(Dataset entries)

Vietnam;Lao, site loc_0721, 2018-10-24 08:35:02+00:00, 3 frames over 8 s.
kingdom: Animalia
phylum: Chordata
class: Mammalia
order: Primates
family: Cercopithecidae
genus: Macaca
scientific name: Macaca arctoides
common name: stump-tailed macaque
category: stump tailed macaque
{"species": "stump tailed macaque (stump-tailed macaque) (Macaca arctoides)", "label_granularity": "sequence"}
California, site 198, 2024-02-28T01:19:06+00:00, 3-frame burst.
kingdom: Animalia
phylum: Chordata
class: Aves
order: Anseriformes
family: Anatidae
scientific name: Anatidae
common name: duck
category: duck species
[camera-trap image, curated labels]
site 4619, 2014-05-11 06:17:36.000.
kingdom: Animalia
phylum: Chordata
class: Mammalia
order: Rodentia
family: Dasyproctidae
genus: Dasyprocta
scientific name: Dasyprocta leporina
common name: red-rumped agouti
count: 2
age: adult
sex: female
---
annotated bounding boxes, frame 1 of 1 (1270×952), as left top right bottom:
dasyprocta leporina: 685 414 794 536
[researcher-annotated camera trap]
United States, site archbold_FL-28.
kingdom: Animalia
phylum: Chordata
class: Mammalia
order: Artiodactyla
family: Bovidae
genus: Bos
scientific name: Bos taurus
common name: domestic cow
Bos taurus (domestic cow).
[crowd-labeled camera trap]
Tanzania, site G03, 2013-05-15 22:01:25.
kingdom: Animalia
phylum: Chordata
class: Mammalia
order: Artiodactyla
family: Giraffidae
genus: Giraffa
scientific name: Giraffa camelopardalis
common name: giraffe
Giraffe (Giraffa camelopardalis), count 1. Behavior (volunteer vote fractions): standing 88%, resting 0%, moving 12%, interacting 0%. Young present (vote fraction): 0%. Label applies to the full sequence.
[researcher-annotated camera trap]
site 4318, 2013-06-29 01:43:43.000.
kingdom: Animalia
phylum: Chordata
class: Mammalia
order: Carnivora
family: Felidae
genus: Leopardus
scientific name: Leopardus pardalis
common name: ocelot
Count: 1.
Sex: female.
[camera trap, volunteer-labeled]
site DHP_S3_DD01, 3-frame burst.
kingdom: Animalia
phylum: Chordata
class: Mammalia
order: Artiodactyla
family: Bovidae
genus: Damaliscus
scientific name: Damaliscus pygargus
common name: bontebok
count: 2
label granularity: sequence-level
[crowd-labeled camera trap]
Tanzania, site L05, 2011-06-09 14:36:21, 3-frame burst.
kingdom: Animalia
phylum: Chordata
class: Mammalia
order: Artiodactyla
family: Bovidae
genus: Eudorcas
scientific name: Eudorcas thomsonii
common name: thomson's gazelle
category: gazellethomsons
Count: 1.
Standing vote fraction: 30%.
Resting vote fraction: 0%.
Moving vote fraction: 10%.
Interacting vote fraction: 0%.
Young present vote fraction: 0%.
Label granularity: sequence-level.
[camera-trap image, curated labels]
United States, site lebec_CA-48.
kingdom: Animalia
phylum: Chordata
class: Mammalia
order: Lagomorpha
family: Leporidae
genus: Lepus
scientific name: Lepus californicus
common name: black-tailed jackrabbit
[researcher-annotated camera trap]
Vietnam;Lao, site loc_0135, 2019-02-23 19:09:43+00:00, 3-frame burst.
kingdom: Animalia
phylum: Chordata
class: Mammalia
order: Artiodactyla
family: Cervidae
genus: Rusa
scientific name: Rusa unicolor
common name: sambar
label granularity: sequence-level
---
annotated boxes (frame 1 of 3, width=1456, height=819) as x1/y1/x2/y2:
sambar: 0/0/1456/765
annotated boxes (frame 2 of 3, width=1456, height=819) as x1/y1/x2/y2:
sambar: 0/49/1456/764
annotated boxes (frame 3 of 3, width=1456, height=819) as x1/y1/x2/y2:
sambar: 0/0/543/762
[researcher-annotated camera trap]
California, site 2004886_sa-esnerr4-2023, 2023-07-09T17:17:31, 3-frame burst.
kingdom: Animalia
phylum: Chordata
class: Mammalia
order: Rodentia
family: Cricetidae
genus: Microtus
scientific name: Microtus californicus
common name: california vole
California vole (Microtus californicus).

Exercise description:
Output each entry exactly. Leave none out.

Response:
Vietnam;Lao, site loc_0721, 2018-10-24 08:35:02+00:00, 3 frames over 8 s.
kingdom: Animalia
phylum: Chordata
class: Mammalia
order: Primates
family: Cercopithecidae
genus: Macaca
scientific name: Macaca arctoides
common name: stump-tailed macaque
category: stump tailed macaque
{"species": "stump tailed macaque (stump-tailed macaque) (Macaca arctoides)", "label_granularity": "sequence"}
California, site 198, 2024-02-28T01:19:06+00:00, 3-frame burst.
kingdom: Animalia
phylum: Chordata
class: Aves
order: Anseriformes
family: Anatidae
scientific name: Anatidae
common name: duck
category: duck species
[camera-trap image, curated labels]
site 4619, 2014-05-11 06:17:36.000.
kingdom: Animalia
phylum: Chordata
class: Mammalia
order: Rodentia
family: Dasyproctidae
genus: Dasyprocta
scientific name: Dasyprocta leporina
common name: red-rumped agouti
count: 2
age: adult
sex: female
---
annotated bounding boxes, frame 1 of 1 (1270×952), as left top right bottom:
dasyprocta leporina: 685 414 794 536
[researcher-annotated camera trap]
United States, site archbold_FL-28.
kingdom: Animalia
phylum: Chordata
class: Mammalia
order: Artiodactyla
family: Bovidae
genus: Bos
scientific name: Bos taurus
common name: domestic cow
Bos taurus (domestic cow).
[crowd-labeled camera trap]
Tanzania, site G03, 2013-05-15 22:01:25.
kingdom: Animalia
phylum: Chordata
class: Mammalia
order: Artiodactyla
family: Giraffidae
genus: Giraffa
scientific name: Giraffa camelopardalis
common name: giraffe
Giraffe (Giraffa camelopardalis), count 1. Behavior (volunteer vote fractions): standing 88%, resting 0%, moving 12%, interacting 0%. Young present (vote fraction): 0%. Label applies to the full sequence.
[researcher-annotated camera trap]
site 4318, 2013-06-29 01:43:43.000.
kingdom: Animalia
phylum: Chordata
class: Mammalia
order: Carnivora
family: Felidae
genus: Leopardus
scientific name: Leopardus pardalis
common name: ocelot
Count: 1.
Sex: female.
[camera trap, volunteer-labeled]
site DHP_S3_DD01, 3-frame burst.
kingdom: Animalia
phylum: Chordata
class: Mammalia
order: Artiodactyla
family: Bovidae
genus: Damaliscus
scientific name: Damaliscus pygargus
common name: bontebok
count: 2
label granularity: sequence-level
[crowd-labeled camera trap]
Tanzania, site L05, 2011-06-09 14:36:21, 3-frame burst.
kingdom: Animalia
phylum: Chordata
class: Mammalia
order: Artiodactyla
family: Bovidae
genus: Eudorcas
scientific name: Eudorcas thomsonii
common name: thomson's gazelle
category: gazellethomsons
Count: 1.
Standing vote fraction: 30%.
Resting vote fraction: 0%.
Moving vote fraction: 10%.
Interacting vote fraction: 0%.
Young present vote fraction: 0%.
Label granularity: sequence-level.
[camera-trap image, curated labels]
United States, site lebec_CA-48.
kingdom: Animalia
phylum: Chordata
class: Mammalia
order: Lagomorpha
family: Leporidae
genus: Lepus
scientific name: Lepus californicus
common name: black-tailed jackrabbit
[researcher-annotated camera trap]
Vietnam;Lao, site loc_0135, 2019-02-23 19:09:43+00:00, 3-frame burst.
kingdom: Animalia
phylum: Chordata
class: Mammalia
order: Artiodactyla
family: Cervidae
genus: Rusa
scientific name: Rusa unicolor
common name: sambar
label granularity: sequence-level
---
annotated boxes (frame 1 of 3, width=1456, height=819) as x1/y1/x2/y2:
sambar: 0/0/1456/765
annotated boxes (frame 2 of 3, width=1456, height=819) as x1/y1/x2/y2:
sambar: 0/49/1456/764
annotated boxes (frame 3 of 3, width=1456, height=819) as x1/y1/x2/y2:
sambar: 0/0/543/762
[researcher-annotated camera trap]
California, site 2004886_sa-esnerr4-2023, 2023-07-09T17:17:31, 3-frame burst.
kingdom: Animalia
phylum: Chordata
class: Mammalia
order: Rodentia
family: Cricetidae
genus: Microtus
scientific name: Microtus californicus
common name: california vole
California vole (Microtus californicus).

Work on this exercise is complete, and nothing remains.